The terracotta paneling is rising up the slender façade of 30 East 31st Street in NoMad and has reached the lattice crown of cross beams at the top of the reinforced concrete superstructure. Located between Park Avenue South and Madison Avenue, the 39-story, 479-foot-tall residential tower is designed by Morris Adjmi Architects and is being developed by Ekstein Development and Pinnacle Real Estate. Reuveni Real Estate is marketing the building’s 42 units, which will be spread across just over 70,000 square feet for an average of 1,700 square feet apiece. Prices range from $1.65 to $12 million.
Work is progressing on the façade and interiors of 128 West 23rd Street, a topped-out 15-story residential building in Chelsea. Located between Sixth and Seventh Avenues, the project will yield 40,230 square feet of residential space split among 33 units, for an average of 1,200 square feet apiece. Valyrian Capital and Pan Brothers are developing the building with Kutnicki Bernstein Architects as the architect of record.

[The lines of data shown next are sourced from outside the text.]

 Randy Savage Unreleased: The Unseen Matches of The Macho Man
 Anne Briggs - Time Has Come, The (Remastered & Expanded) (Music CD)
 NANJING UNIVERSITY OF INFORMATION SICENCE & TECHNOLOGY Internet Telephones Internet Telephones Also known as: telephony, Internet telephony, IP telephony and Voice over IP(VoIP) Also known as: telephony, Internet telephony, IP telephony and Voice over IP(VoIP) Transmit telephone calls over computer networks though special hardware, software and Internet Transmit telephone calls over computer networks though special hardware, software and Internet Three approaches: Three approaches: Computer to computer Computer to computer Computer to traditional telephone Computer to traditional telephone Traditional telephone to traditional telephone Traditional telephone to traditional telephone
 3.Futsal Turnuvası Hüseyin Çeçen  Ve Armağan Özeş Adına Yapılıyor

Exterior work is wrapping up on The Warehouse, a mixed-use office conversion of an industrial building with a rooftop addition at 520 West 20th Street in West Chelsea. Designed by Morris Adjmi Architects and developed by Elijah Equities, the property is located between West 19th Street and West 20th Street, steps away from the High Line.
A set of new renderings were recently unveiled by the project team for 3 Hudson Boulevard, a long-planned high-rise at the edge of Hudson Yards in Manhattan. While construction at the property has barely reach grade-level, Boston Properties and The Moinian Group have released new specific details surrounding the future office tower.
Thomas Heatherwick’s 2.4-acre Chelsea park at Pier 55, aka Little Island, continues to take shape above the Hudson River. More of the funnel-shaped concrete pots have been installed on the western end of the project, which reaches 62 feet high at its peak. Large black sheets are spread out across the tops of the sloped surfaces, most likely indicating that a concrete pour recently occurred. Work is being managed by the Hudson River Park Trust (HRPT), and MNLA is designing the landscaping.